James Mitchell, Professor of Politics at Strathclyde University, along with two colleagues, questioned the entire membership of the SNP between November 2007 and June 2008.
The results of this exceptionally thorough survey (there were 64 questions) were not readily available till very recently.
At the time of the survey the SNP had just over 13,000 members and over half of them completed the survey. More than half of these respondents said they were either very religious or fairly religious. The days of mass membership of political parties have long vanished in Scotland, whereas belonging to a religious organisation, and in particular to one of the two main Christian churches operating in Scotland today (the Church of Scotland and the Roman Catholic Church), is much less of a minority activity.
Although some regard these two organisations as being less in the mainstream of our national life than say the Labour Party or the SNP, they have memberships which should make the political parties weep with envy. These two churches have together well over half a million members in Scotland and that alone should give them an influence that they do not currently have.
The Church of Scotland seems to have more or less given up on any attempt to be Scotland's national church. Its great annual gathering, the General Assembly, takes place each May in Edinburgh, but less attention is paid to it by much of the Scottish media. As recently as the 1960s and the 1970s it was regularly claimed that the General Assembly was more or less a substitute for a Scottish Parliament. Then the Kirk took itself seriously as a national institution.
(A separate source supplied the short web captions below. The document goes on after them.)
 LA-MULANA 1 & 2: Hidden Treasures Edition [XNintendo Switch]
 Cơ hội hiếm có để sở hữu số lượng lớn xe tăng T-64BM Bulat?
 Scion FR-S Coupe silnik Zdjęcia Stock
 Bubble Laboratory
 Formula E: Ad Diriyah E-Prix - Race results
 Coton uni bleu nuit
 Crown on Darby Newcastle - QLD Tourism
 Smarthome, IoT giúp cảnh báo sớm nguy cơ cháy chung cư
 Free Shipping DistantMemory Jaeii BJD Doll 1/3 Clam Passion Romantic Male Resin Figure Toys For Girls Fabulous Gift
Now it finds it increasingly difficult, if not downright impossible, to provide a minister in every parish and it seems to be slowly but surely giving up on being a national church. Soon it will be more realistic to regard it as a loose federation of congregations. Many of these are large and flourishing; by that I mean individual congregations that have several hundred members and are capable of raising many hundreds of thousands of pounds. Again, these are figures that should make our leading political parties jealous.
Yet when a prominent Scottish cleric speaks out on just about any topical issue, self-appointed censors rush to claim that he – or she – has no right to do so. In this climate the Church of Scotland has lost confidence and its leading figure (who changes annually), the Moderator of the General Assembly, is a much lower profile figure than was the case just a few years ago. Moderators rarely speak out publicly, and when they do few notice; it's as if they have been cowed by the aggressive secularism which is all around them.
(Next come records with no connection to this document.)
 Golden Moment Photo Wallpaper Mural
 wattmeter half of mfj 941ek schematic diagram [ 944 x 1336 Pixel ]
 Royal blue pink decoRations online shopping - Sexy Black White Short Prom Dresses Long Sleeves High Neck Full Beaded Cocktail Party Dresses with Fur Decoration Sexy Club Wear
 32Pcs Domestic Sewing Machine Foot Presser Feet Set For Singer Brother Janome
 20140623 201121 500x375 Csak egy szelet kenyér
Quite the opposite applies to the Catholic Church in Scotland. The late Cardinal Tom Winning was not a man who was afraid to engage with the media. I can recall some withering phone calls from him when he objected to something in The Herald. Equally I can recall many positive and pleasant conversations with him.
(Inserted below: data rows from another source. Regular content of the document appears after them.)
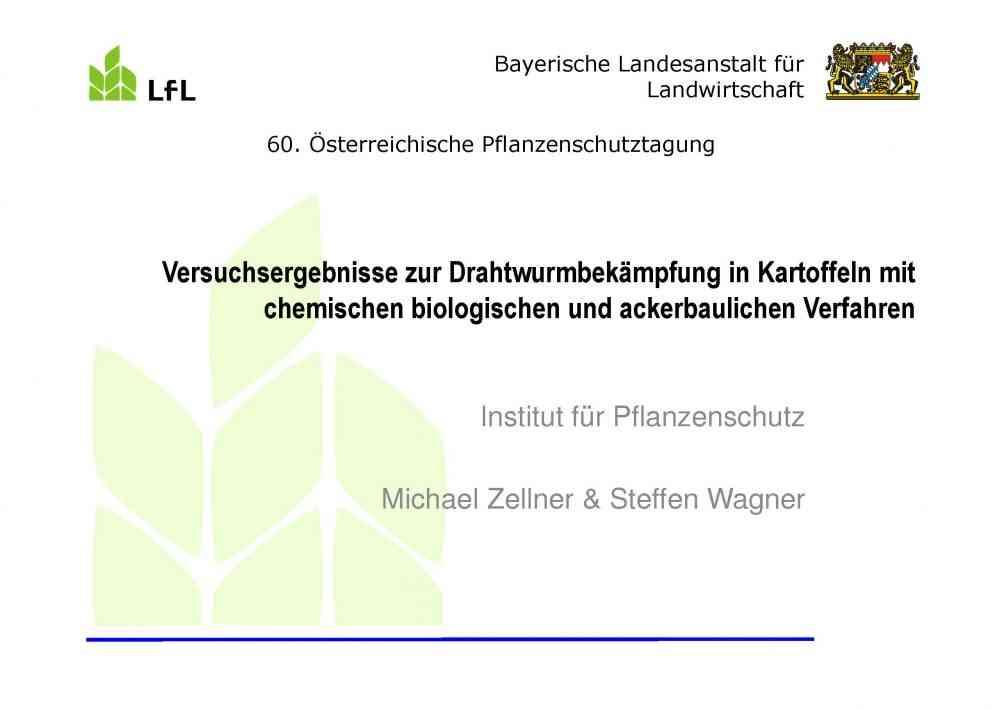Zellner_Drahtwurmbekämfung_ÖAIP (002)_Seite_01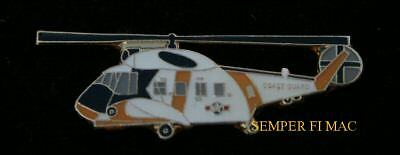 Hh-52 Seaguard Helicopter Us Coast Guard Hat Pin Up Helicopter Air Sea Rescue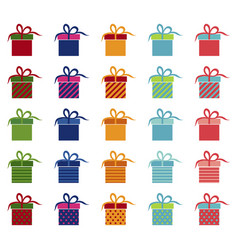 set of bright gifts vector image
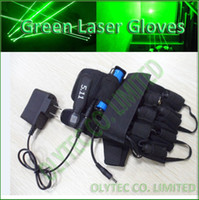 Wholesale Laser Green Module - Wholesale-532nm green laser gloves with 4 units 100mW green laser modules, Directly charge via Power adapter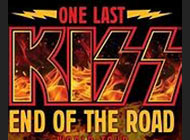 KISS - END OF THE ROAD WORLD TOUR - Göteborg 23/6 & Sthlm 19/6-2021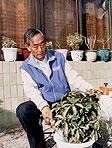 考古学家:索朗旺堆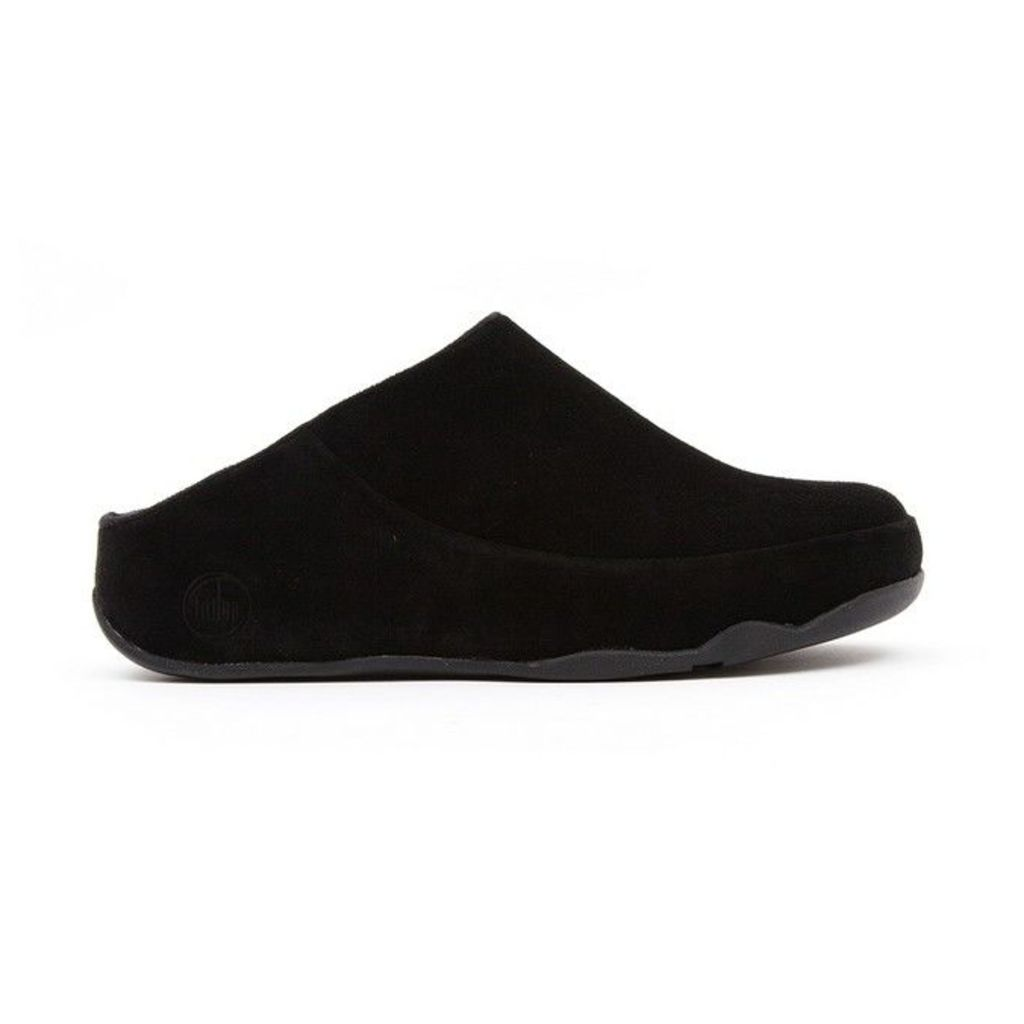 FitFlop� - Gogh� III Suede - Black - 7 uk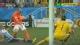 视频-马斯切拉诺挡罗本射门 肛门撕裂坚持比赛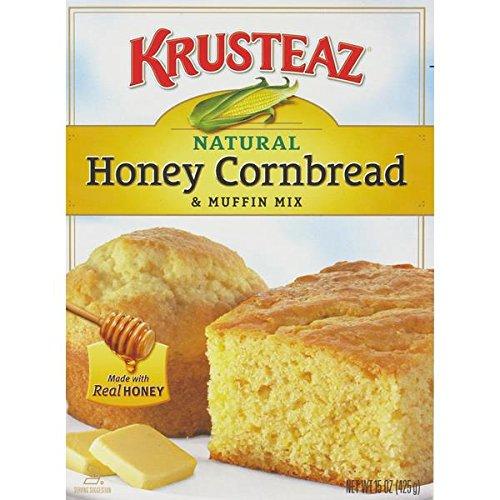 Krusteaz Honey Cornbread & Muffin Mix, 15 Ounce (Pack of 3) by Krusteaz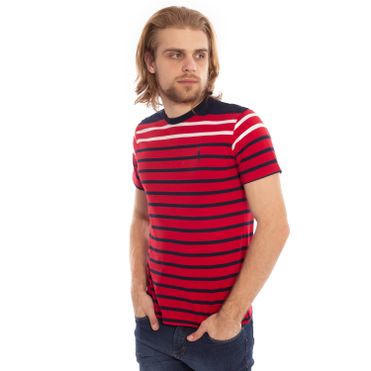 camiseta-aleatory-masculina-listrada-fonne-2019-modelo-5-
It was Cardinal Winning who in effect gave Catholics a voice in civic Scotland, who ensured that the leader of the Catholics was given a place at the top table, or in the front row, as of right.
The current leader of Scotland's Catholics, Cardinal Keith O'Brien (who is, though the English media do not seem to understand this, also the most senior Catholic in Britain), is personally a less abrasive figure than Cardinal Winning – he is a notably gracious man, and his fierce public pronouncements sometimes do not reflect his own gentle personality.
He has every right to speak out, and he does so clearly and bravely. But I sometimes think he speaks out just a little too frequently. Perhaps he feels he has to make up for the silence emanating from the Kirk.
I certainly think that if the Moderator and the Cardinal could issue more joint statements, that would carry yet more authority.